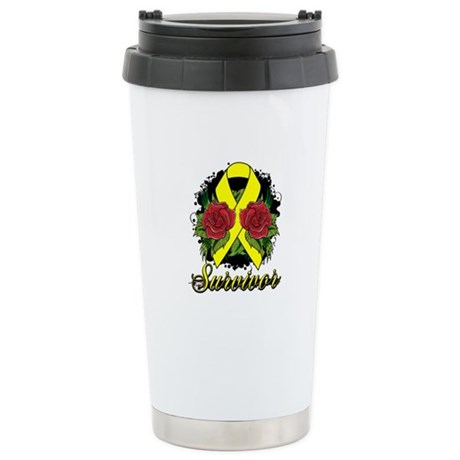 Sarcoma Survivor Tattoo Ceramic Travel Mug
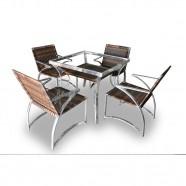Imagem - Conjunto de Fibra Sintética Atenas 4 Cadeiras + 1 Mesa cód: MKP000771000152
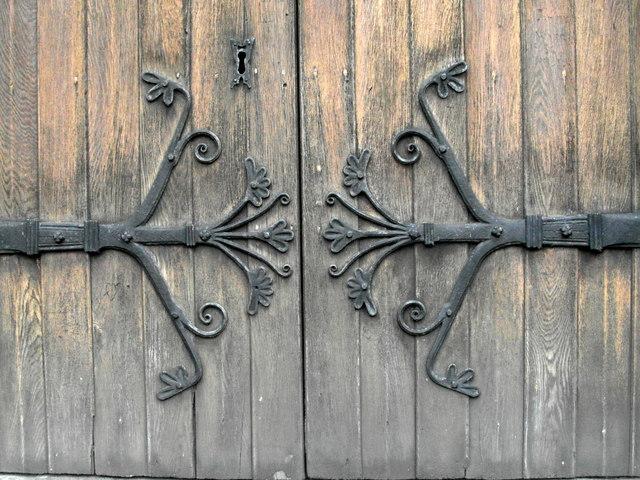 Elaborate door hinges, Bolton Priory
* * *
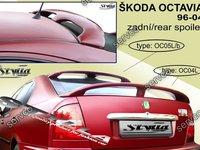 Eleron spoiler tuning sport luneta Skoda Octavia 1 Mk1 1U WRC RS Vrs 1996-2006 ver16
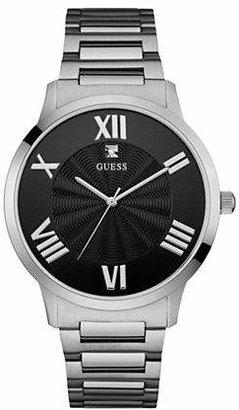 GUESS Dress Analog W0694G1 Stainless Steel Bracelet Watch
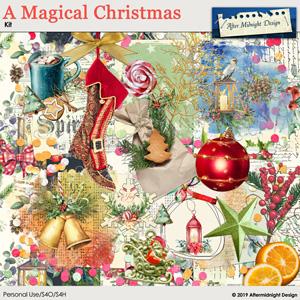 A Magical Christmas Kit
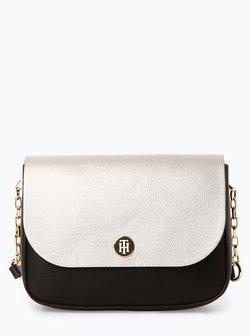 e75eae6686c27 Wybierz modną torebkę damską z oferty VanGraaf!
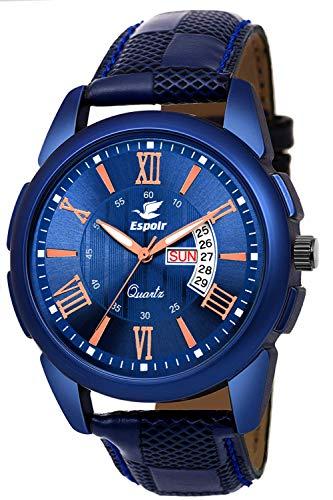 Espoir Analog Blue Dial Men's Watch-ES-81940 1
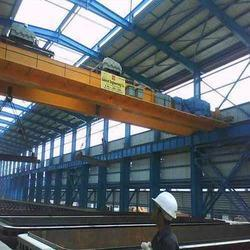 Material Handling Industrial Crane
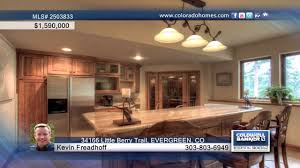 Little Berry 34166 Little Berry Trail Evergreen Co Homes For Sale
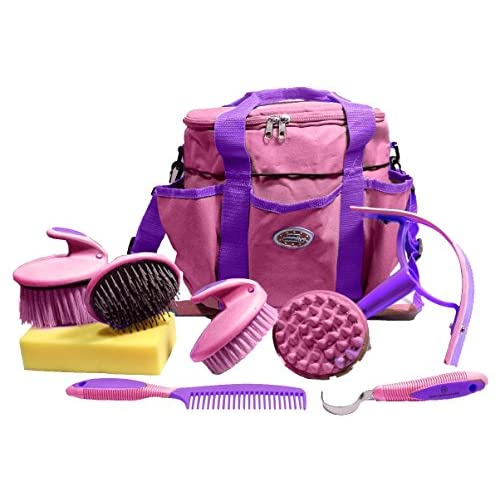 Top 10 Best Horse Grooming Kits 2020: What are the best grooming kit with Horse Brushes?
==
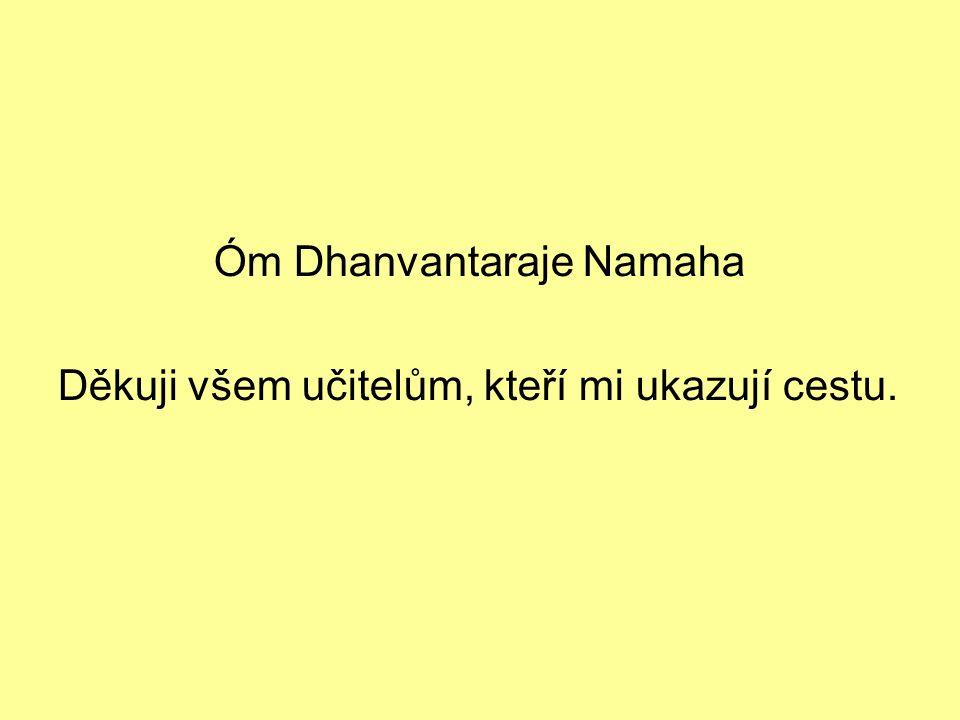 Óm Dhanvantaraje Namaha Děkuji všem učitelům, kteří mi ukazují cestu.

WHAT IS EXPECTED :: Copy back exactly the lines above from the one containing "A Magical Christmas Kit" through the one containing "Top 10 Best", and leave every picture behind.

ANSWER TO THIS TASK ::
 A Magical Christmas Kit
 e75eae6686c27 Wybierz modną torebkę damską z oferty VanGraaf!
 Espoir Analog Blue Dial Men's Watch-ES-81940 1
 Material Handling Industrial Crane
 Little Berry 34166 Little Berry Trail Evergreen Co Homes For Sale
 Top 10 Best Horse Grooming Kits 2020: What are the best grooming kit with Horse Brushes?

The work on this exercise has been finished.